The real answer is, “If a loved one needed it, wouldn’t you want them to know how?”
As distasteful as the idea is to see yourself thinking, training and doing it, it’s just a tad more palatable to imagine someone you love surviving the worst day of their life and making it back home to you. Of course, the logical extension is wouldn’t you want to do the same for them? That is, take responsibility for your own wellbeing and do your absolute best to come back home to them?
Situations requiring the hands-on physical destruction of another human being are thankfully rare, the same way that you probably haven’t had to save yourself from drowning too many times. If the self defense moves we’re training for are so very rare, why spend so much time and energy training? Why train at all?

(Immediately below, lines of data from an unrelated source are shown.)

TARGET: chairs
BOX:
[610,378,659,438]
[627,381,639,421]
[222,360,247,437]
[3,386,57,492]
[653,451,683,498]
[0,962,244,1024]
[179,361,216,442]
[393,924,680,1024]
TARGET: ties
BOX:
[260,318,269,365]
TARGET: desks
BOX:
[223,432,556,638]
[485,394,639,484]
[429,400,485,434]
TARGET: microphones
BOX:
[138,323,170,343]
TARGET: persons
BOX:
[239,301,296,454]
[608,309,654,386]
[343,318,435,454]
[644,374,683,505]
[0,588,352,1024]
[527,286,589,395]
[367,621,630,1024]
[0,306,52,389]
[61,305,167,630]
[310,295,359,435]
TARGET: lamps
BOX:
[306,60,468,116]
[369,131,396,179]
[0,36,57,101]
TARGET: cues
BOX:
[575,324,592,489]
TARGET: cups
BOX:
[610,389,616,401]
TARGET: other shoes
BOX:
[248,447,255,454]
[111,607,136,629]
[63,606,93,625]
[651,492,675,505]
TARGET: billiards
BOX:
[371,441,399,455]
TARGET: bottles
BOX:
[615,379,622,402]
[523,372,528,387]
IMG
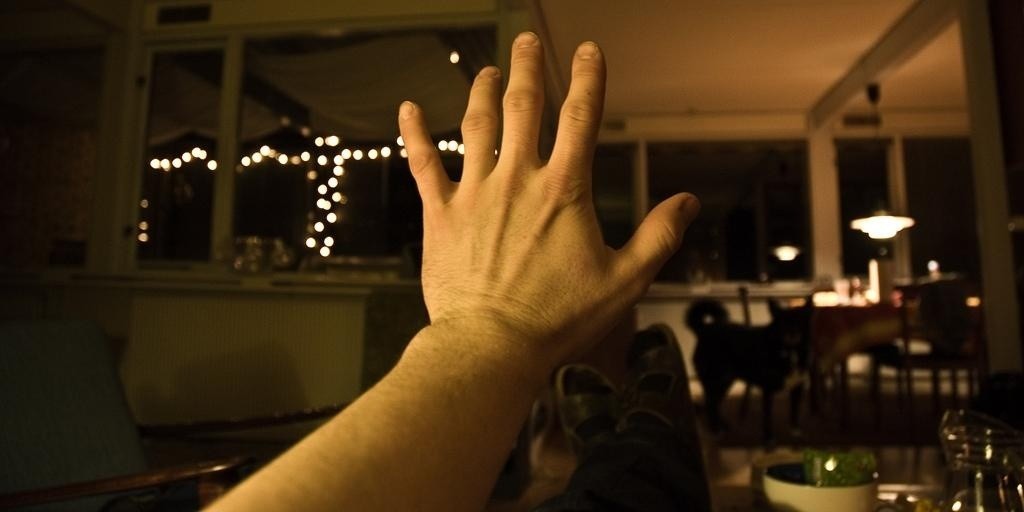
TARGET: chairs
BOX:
[0,306,255,512]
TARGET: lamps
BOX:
[850,80,916,240]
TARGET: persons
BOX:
[202,31,703,511]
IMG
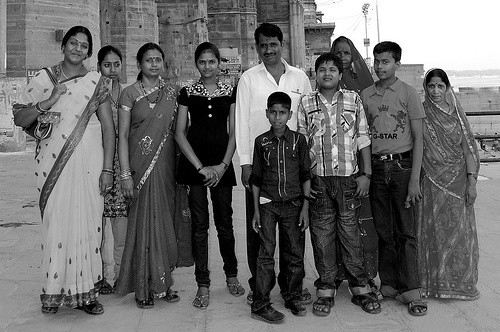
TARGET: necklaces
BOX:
[60,64,67,79]
[139,79,161,110]
[111,87,120,105]
[445,101,450,114]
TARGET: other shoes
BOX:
[370,287,384,300]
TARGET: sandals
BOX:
[41,305,58,314]
[312,297,335,316]
[300,288,313,304]
[83,299,105,315]
[226,277,245,297]
[351,291,381,314]
[194,294,209,309]
[135,295,154,309]
[408,299,428,316]
[246,290,254,305]
[161,288,180,303]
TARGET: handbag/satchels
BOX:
[22,67,53,140]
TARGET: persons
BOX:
[12,25,116,314]
[235,22,313,303]
[178,42,245,308]
[97,45,126,294]
[362,42,427,315]
[117,43,194,309]
[247,93,313,324]
[337,37,384,300]
[422,67,480,300]
[297,52,381,317]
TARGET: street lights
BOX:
[361,2,373,72]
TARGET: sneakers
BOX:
[251,302,286,323]
[285,298,307,316]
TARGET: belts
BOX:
[372,148,413,160]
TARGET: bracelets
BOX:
[222,161,230,169]
[301,194,311,202]
[466,172,478,182]
[363,172,373,179]
[101,169,114,175]
[120,169,131,180]
[196,166,204,172]
[36,102,48,113]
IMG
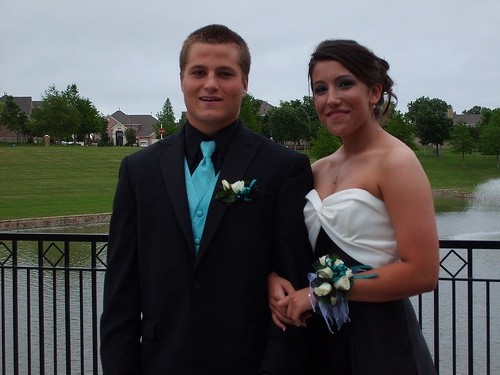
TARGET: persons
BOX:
[267,38,441,375]
[99,23,316,375]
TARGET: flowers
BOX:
[307,254,356,303]
[213,179,258,208]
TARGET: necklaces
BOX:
[331,125,381,184]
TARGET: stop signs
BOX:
[158,128,165,135]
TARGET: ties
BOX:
[191,139,218,204]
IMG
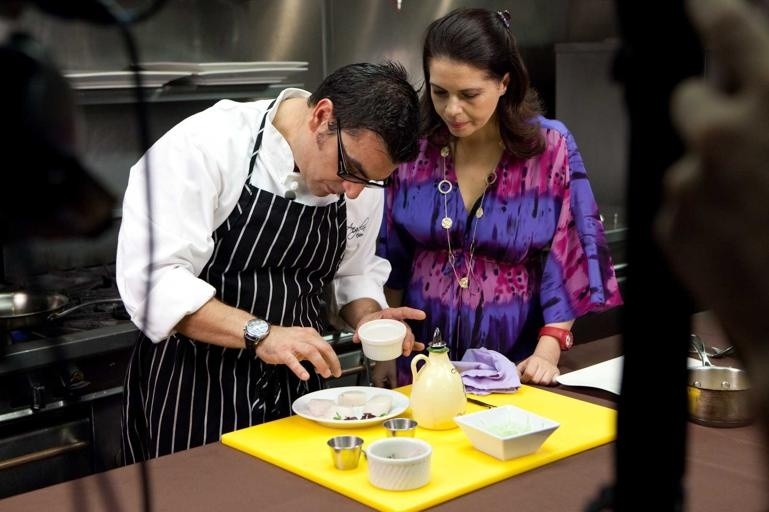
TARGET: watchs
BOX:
[243,318,271,355]
[538,327,574,352]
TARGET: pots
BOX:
[2,290,124,337]
[686,332,754,429]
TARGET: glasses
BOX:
[323,95,392,190]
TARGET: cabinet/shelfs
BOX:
[0,309,769,512]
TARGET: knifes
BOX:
[709,343,737,360]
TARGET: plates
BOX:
[291,385,408,427]
[555,352,623,399]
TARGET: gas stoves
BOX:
[0,266,131,441]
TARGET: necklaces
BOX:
[438,140,505,289]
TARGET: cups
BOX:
[383,417,418,437]
[326,436,364,470]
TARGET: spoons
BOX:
[690,341,737,361]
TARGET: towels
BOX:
[449,346,522,395]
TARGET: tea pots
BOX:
[408,330,467,431]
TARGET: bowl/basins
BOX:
[357,318,409,361]
[455,403,559,460]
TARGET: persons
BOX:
[115,61,427,467]
[371,9,625,389]
[655,0,769,464]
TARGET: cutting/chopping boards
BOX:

Again, the easy response falls flat: “When violence is the answer, it’s the only answer.” True, if you need to break a neck, nothing else will do; but if the probability of that being necessary is so close to zero we can squint and call it zero, what’s the point?
Speaking personally, it’s peace of mind. It’s knowing I’ve taken the steps to be prepared (that I know some key self defense moves) for that most unlikely event… and that if it should happen, I have a secret surprise for everyone there. It’s knowing that though I am firmly nestled in the social web and would hope that others would come to my aid — friends, bystanders, the police — other people are not the last line between me and violent death. I am. It starts with me.
It’s about being dangerous even when naked and alone.
The knowledge that you’ve taken steps to prepare, that you have an arsenal of self defense moves, that you, personally, have it handled, alters your outlook on everything else, day-to-day. The quiet confidence to deal with average annoyances as well as the mollification of the low-grade fear that comes from being alone in strange circumstances.
This is why I always say I use my self defense moves and training every day. Not in a hair-trigger-assassin sense, ready to snap it off inside someone in an instant, but with an altered perspective where I know I can “handle myself”, one that makes it easier to not sweat the small stuff. Or even the loud, angry, abusive stuff that might set off the less capable.
Everyone should know how to break a neck so they are resolved to handle life-or-death situations themselves, without aid, while simultaneously understanding the seriousness and risk inherent in all physical conflict. And from that new perspective, take a fresh look at how they comport their lives and treat others and do everything in their power to avoid or lessen the likelihood of having to use the information. Much in the same way that having to swim for my life twice makes me entirely unwilling to engage in risky situations where I might have to do it again.